Thursday, February 16, 2012

Data Structure : Hash Table and Hash Function


Hash Table is a data structure that offers very fast insertion and searching. If data is distributed evenly in Hash Table, its insertion and searching time is close to constant. Size of the data does not affect its performance. Hash Table is so fast that it is used by computer and many applications for searching and insertion in large volume data, like spell checker. It is faster than a Tree and relatively easier to implement.

Hash table does have some disadvantages. Hash table is implemented using arrays and arrays are difficult to expand once it is created. Its performance degrades badly if it is too full. Also there is no convenient way to visit data in hash table in any order.

As I have said, Hash table is easy to implement, it is similar to array, get the index(hash) of the data then access the data at the index in array. But generating index or hash, both is similar term in Hash Table, is critical task. So we will discuss that.

Hashing
Hashing is transformation of sequence of characters into shorter fixed size key (Hash), which will represent the data in data set. Hash is used to index and retrieve data in hash table and database. Hashing is one way operation i.e. original string can not be generated back from its hash. Hashing should be referentially transparent i.e. it should always generate same hash key for same input. An ideal hash function should not generate same hash key for different inputs. If it is generating same hash key for different inputs, it is called collision. A hash function with low risk of collision is most preferred.  The hash key is used as index number to insert data in array.

Risk of collision increases as a large set of data is squeezed into smaller hash table. It
may appear that possibility of collision renders hashing scheme impractical, but there is several workaround. We will discuss Open Addressing and Separate chaining.

Open addressing
If any data is hashed to an index which is already occupied, search for empty cell in the array in systematic way, so the data will be stored in the array only. The number of steps required to find next vacant length is called Probe Length. We will discuss three ways of open addressing, which is used to find the next vacant cell.

Linear Probing
Linear probing searches for vacant cell sequentially. If index 10 is occupied, it will go to 11 and then 12, and so on, incrementing the index until it finds a vacant cell. The "sequence of filled cells" grows larger as it keep adding new data next to it and this forms cluster. This clustering can result in long probe length hence degrading the Hash Table performance.

Quadratic Probing
We saw that clustering can occur in Linear probing approach to open addressing. Once a cluster forms it tends to grow larger. Items that hash to any value in the range of cluster will step along and insert themselves at the end of cluster, thus making it even bigger. Quadratic probing is an attempt to keep clusters from forming by probing more widely separated cells. If the hash value is X, probe start from X+1 then X+4 and then X+9 and so on, increasing the hash value by square of step number.
STEP 1 – X+1^2
STEP 2 – X+ 2^2
STEP 3 – X+3^2
:
STEP N - X+N^2

Quadratic probe does eliminate the clustering problem that we saw with Linear probing, but it suffers from different clustering problem.

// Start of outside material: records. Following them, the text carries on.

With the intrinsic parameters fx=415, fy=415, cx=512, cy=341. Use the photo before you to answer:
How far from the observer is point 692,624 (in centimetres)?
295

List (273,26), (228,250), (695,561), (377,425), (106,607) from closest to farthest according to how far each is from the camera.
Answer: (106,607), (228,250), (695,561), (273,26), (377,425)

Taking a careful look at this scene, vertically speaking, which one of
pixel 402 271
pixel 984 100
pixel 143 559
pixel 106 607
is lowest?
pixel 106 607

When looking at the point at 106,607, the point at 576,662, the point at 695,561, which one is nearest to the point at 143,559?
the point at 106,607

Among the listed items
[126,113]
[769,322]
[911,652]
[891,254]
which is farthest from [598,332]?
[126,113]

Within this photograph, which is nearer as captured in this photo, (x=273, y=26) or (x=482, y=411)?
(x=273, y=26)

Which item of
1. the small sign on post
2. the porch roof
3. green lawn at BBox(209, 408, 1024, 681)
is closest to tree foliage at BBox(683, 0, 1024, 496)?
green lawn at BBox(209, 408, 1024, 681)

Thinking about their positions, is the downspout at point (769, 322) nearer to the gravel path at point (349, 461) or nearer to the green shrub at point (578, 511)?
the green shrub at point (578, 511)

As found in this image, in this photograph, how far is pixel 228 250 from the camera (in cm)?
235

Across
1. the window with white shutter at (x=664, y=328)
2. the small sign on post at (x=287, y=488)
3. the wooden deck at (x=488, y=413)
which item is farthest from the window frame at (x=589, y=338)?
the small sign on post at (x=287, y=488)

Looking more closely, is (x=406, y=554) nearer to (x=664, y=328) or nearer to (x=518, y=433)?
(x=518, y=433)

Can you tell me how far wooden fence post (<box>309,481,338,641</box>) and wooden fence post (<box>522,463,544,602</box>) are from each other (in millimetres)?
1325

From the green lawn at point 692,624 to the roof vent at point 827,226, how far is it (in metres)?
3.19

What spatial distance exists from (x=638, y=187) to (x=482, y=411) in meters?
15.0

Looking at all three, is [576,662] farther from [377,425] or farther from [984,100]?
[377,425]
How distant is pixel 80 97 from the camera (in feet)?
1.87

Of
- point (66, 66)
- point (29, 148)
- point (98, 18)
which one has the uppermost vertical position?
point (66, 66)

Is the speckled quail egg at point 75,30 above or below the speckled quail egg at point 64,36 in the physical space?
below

This clustering happens because all the items which hash to a particular cell follow the same sequence in trying to find the vacant cell.

Double hashing
To eliminate both type of clustering, there is an approach: Double Hashing. Probe sequence is generated based on item, rather than same for every item. So, items that hash to same index number have different probe sequence. Second hash function which generates probe sequence should not be same as hash function used to generate index. Second hash function should never output 0; otherwise there would be no step.

Separate chaining
In open chaining, collision is handled by looking for vacant cell in same array.  Another approach is to insert linked list at each index. Items are hashed in usual way to an index and the item is inserted in the linked list at that index. If another item is hashed to the same index, the new item will also be inserted at the end of the linked list present at that index.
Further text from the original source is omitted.